Task item A | In the hatchling rack thread, what did mariex4 pay, and for what?
Task item B | Carry the hatchling rack thread forward from its final line.

# ok pics of the hatchling rack, well a book case lol



## mariex4 (Oct 19, 2009)

thought id post on here aswell. Finaly got it built up and looking good, just need little tipper tapper feet now hahaha, o and waiting for my heat cable and thermostat . so excited 










:Na_Na_Na_Na::Na_Na_Na_Na::Na_Na_Na_Na::Na_Na_Na_Na:


----------



## mariex4 (Oct 19, 2009)

so what u think guys ?


----------



## AnnieM (Nov 4, 2011)

It's going to look great and will be even better when it's filled with littleun's!!


----------



## mariex4 (Oct 19, 2009)

lol , i hope so , just waiting for the heat cable now and thermoastat then cut paper to fit tubs and get all the milk tops etc and then the little homes will be ready :mf_dribble::mf_dribble:


----------



## AnnieM (Nov 4, 2011)

Don't forget the loo roll tubes! Like being back at school! Lol


----------



## mariex4 (Oct 19, 2009)

lol yer x


----------



## nuttybabez (Jul 21, 2007)

That looks fab hun, well done!!


----------



## mariex4 (Oct 19, 2009)

thanks hun. xx


----------



## mariex4 (Oct 19, 2009)

and were nearly done , recived my heat cable today and thermostat, well impressed. proper bargin and half £50 for 16m heat cable and a thermocontrol 2 thermostat. least got em now and can start putting everything in place. How many lines of heat cable should i do per shelf ?:2thumb::Na_Na_Na_Na::2thumb::Na_Na_Na_Na:


----------



## Jamie90 (Feb 18, 2012)

Exercise data |
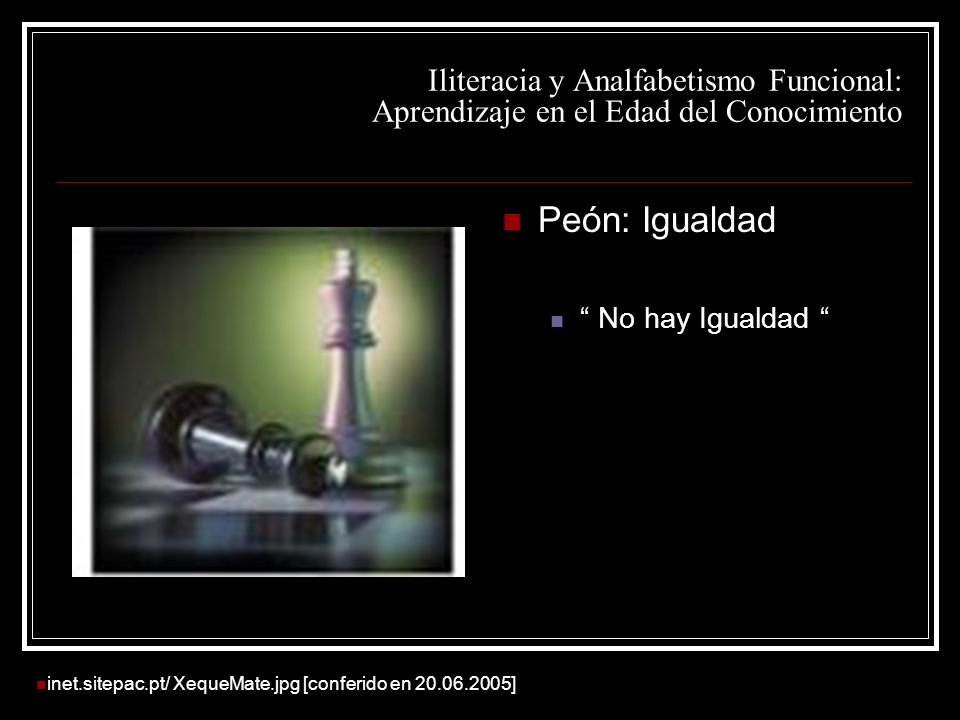 Iliteracia y Analfabetismo Funcional: Aprendizaje en el Edad del Conocimiento

Peón: Igualdad

“ No hay Igualdad “

inet.sitepac.pt/ XequeMate.jpg [conferido en 20.06.2005]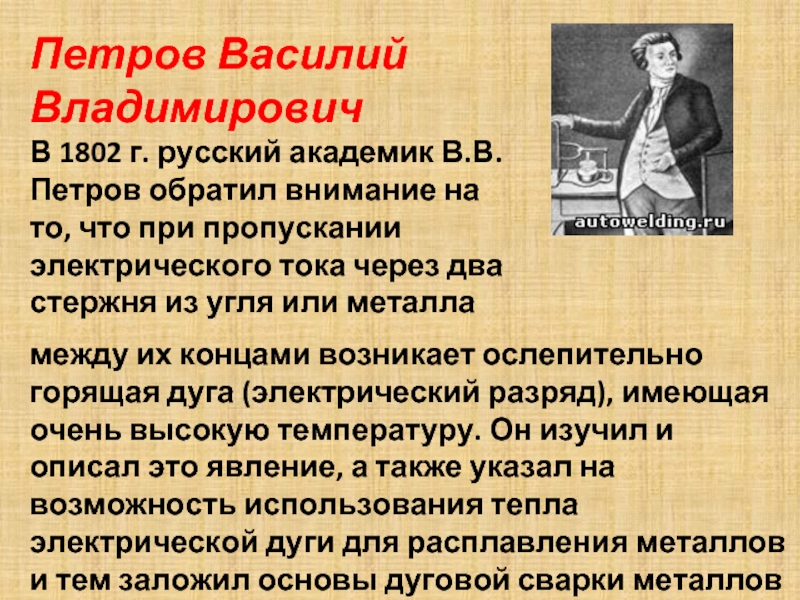 Петров Василий Владимирович

В 1802 г. русский академик В.В. Петров обратил внимание на то, что при пропускании электрического тока через два стержня из угля или металла

autowelding.ru

между их концами возникает ослепительно горящая дуга (электрический разряд), имеющая очень высокую температуру. Он изучил и описал это явление, а также указал на возможность использования тепла электрической дуги для расплавления металлов и тем заложил основы дуговой сварки металлов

Expected output A | £50, for 16m of heat cable and a thermocontrol 2 thermostat.

Expected output B |
mariex4 said:


> and were nearly done , recived my heat cable today and thermostat, well impressed. proper bargin and half £50 for 16m heat cable and a thermocontrol 2 thermostat. least got em now and can start putting everything in place. How many lines of heat cable should i do per shelf ?:2thumb::Na_Na_Na_Na::2thumb::Na_Na_Na_Na:


Where did you get the heat cable at that price!?


----------



## mariex4 (Oct 19, 2009)

off here jamie90. you just got to keep looking, lol


----------



## davidwilliams (Oct 21, 2010)

*heat cable*

you want some cheap heat cable? i have zoo med brand new boxed 16m 150 watts heat cable, £35. £5 to send if your interested :2thumb:




Jamie90 said:


> Where did you get the heat cable at that price!?


----------



## mariex4 (Oct 19, 2009)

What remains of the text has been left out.